その3000万円を小夜子に騙して出させようとするも、小夜子が次のターゲットである不動産王の笑福亭鶴瓶と恋仲になるも、彼は竿氏という巨根の持ち主で、金持ち婆を騙しては金を搾り取る男だったのだ。そのことを知り、挙句に3000万円を要求され呆れてものも言えない。

邪魔者は消せとばかりに、小夜子の息子に拳銃で探偵の長瀬を殺すように命じ、金の入ったカバンには、表だけ万札で中身は白紙。拳銃で長瀬の脚を撃ち、探偵の本多は撃たれた足を獣医の柄本明のところへ行き、10万円で治療してもらう。何故か警察へは行かないのだ。

小夜子の息子は失敗してしまい沖縄にでも逃げようと、母親の家に帰って金品を持ち出しているところに、母親が現れ喧嘩のあげくに母親の首を絞め殺してしまう。
驚いた息子が所長の豊川へ電話をして来てもらい、スーツケースに母親を詰め込んで何処かへ埋めようと車のトランクへと、そこへパトカーが来てそのスーツケースの中身を見せろと言う。すったもんだしている内に、スーツケースが動いて中に何かいるような、警察が開けると小夜子が生きて出てくるというお粗末。

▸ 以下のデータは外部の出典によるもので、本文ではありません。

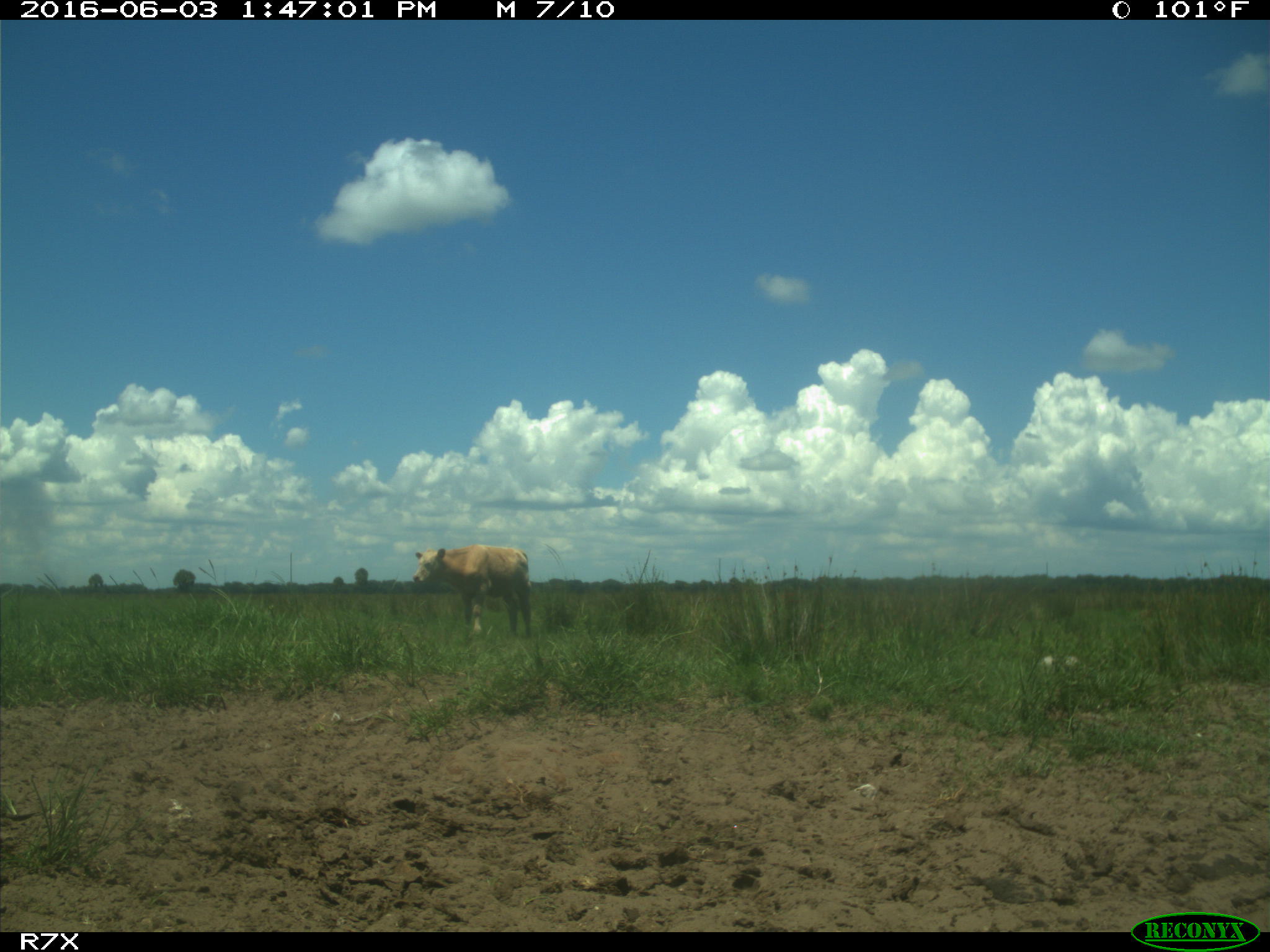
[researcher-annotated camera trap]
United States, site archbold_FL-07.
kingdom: Animalia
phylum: Chordata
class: Mammalia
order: Artiodactyla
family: Bovidae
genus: Bos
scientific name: Bos taurus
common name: domestic cow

妻に先立たれ、または熟年離婚をして老いぼれ爺さん一人の老後となると、孤独死とかありますが、この物語ではまだまだ金持ち老人たちが、結婚相談所へ足蹴に通っては相手を求めて熟年の再婚をする。それはとても良いことなんだけれども、中にはこういう金だけ狙いの後妻業という女もいるわけで、これはこれで悲劇ですよ。笑いはあまりありません。どちらかというと、女好きの豊川悦司のベッドシーンが長いし、小夜子のベッドシーンも少し長い。そんなの見せられてもね。もう少し、手練手管の絶妙なセリフ回しとか、遊び上手なところを見せてもらわないとね。

喜劇なんだから、面白可笑しく見せてもらわないとね。小夜子と柏木が実際に老人に手を下して殺してしまうなんて。まるで火曜サスペンス劇場みたいな、ラストで小夜子が生きていて、また柏木とグルになって後妻業をやるというところで終わるから、だから出来の悪い映画になってしまって、笑うに笑えなかった。